■ **DIRECTION**: Restate the listing below word for word, omitting any images.

■ **Records from a dataset**:
((

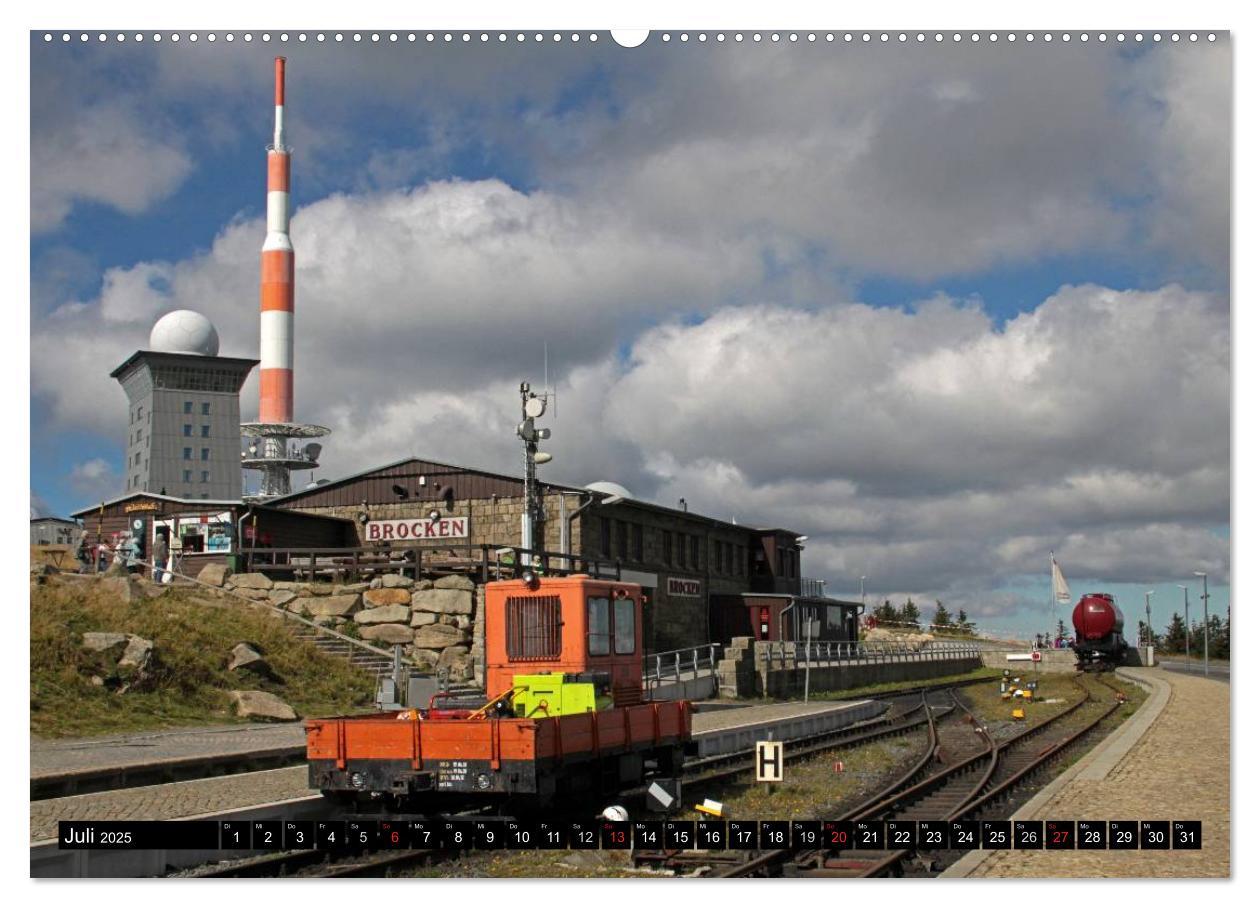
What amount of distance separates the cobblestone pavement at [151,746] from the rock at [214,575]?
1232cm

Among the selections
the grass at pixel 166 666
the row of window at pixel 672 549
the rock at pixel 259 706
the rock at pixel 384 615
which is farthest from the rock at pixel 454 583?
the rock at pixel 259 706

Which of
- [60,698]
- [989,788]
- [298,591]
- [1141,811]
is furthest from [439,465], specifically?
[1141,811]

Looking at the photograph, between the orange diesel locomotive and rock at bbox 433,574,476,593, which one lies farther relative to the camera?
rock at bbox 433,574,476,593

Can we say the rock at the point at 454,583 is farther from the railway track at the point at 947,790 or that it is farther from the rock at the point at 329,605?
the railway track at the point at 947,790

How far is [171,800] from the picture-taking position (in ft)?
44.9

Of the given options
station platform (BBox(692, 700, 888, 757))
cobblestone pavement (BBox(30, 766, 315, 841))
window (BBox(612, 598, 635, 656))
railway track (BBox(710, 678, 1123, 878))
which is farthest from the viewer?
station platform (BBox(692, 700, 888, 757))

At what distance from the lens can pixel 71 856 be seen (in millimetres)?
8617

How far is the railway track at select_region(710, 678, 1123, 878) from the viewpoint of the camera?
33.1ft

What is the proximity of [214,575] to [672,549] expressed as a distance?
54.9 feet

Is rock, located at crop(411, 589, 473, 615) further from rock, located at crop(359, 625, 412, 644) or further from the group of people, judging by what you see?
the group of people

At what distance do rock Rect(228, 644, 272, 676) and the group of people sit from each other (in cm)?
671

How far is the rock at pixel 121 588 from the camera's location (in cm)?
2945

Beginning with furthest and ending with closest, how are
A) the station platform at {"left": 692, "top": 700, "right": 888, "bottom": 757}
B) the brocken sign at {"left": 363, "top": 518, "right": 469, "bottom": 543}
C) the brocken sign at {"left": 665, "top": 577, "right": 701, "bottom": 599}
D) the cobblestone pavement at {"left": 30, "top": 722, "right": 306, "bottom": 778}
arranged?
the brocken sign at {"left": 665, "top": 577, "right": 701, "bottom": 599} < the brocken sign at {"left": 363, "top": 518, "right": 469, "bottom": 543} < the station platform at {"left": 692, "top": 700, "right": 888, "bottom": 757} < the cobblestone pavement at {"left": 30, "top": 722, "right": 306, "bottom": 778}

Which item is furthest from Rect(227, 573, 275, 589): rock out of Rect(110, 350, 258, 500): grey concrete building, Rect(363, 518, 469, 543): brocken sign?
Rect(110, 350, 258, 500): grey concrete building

))

■ **ANSWER TO THIS PROBLEM**:
What amount of distance separates the cobblestone pavement at [151,746] from the rock at [214,575]?
1232cm

Among the selections
the grass at pixel 166 666
the row of window at pixel 672 549
the rock at pixel 259 706
the rock at pixel 384 615
which is farthest from the rock at pixel 454 583?
the rock at pixel 259 706

Which of
- [60,698]
- [989,788]
- [298,591]
- [1141,811]
is furthest from [439,465], specifically?
[1141,811]

Looking at the photograph, between the orange diesel locomotive and rock at bbox 433,574,476,593, which one lies farther relative to the camera?
rock at bbox 433,574,476,593

Can we say the rock at the point at 454,583 is farther from the railway track at the point at 947,790 or that it is farther from the rock at the point at 329,605?
the railway track at the point at 947,790

How far is [171,800] from the picture-taking position (in ft)?
44.9

Of the given options
station platform (BBox(692, 700, 888, 757))
cobblestone pavement (BBox(30, 766, 315, 841))
window (BBox(612, 598, 635, 656))
railway track (BBox(710, 678, 1123, 878))
which is farthest from the viewer?
station platform (BBox(692, 700, 888, 757))

At what distance from the lens can pixel 71 856 be seen (in millimetres)?
8617

How far is the railway track at select_region(710, 678, 1123, 878) from the viewpoint of the camera?
33.1ft

What is the proximity of [214,575] to [672,549] expressed as a distance?
54.9 feet

Is rock, located at crop(411, 589, 473, 615) further from rock, located at crop(359, 625, 412, 644) or further from the group of people, judging by what you see?
the group of people

At what distance do rock Rect(228, 644, 272, 676) and the group of people sit from each other (in cm)?
671

How far is the rock at pixel 121 588 from the camera's location (in cm)?
2945

Beginning with furthest and ending with closest, how are
A) the station platform at {"left": 692, "top": 700, "right": 888, "bottom": 757}
B) the brocken sign at {"left": 363, "top": 518, "right": 469, "bottom": 543}
C) the brocken sign at {"left": 665, "top": 577, "right": 701, "bottom": 599}
D) the cobblestone pavement at {"left": 30, "top": 722, "right": 306, "bottom": 778}
arranged?
the brocken sign at {"left": 665, "top": 577, "right": 701, "bottom": 599} < the brocken sign at {"left": 363, "top": 518, "right": 469, "bottom": 543} < the station platform at {"left": 692, "top": 700, "right": 888, "bottom": 757} < the cobblestone pavement at {"left": 30, "top": 722, "right": 306, "bottom": 778}

Which item is furthest from Rect(227, 573, 275, 589): rock out of Rect(110, 350, 258, 500): grey concrete building, Rect(363, 518, 469, 543): brocken sign?
Rect(110, 350, 258, 500): grey concrete building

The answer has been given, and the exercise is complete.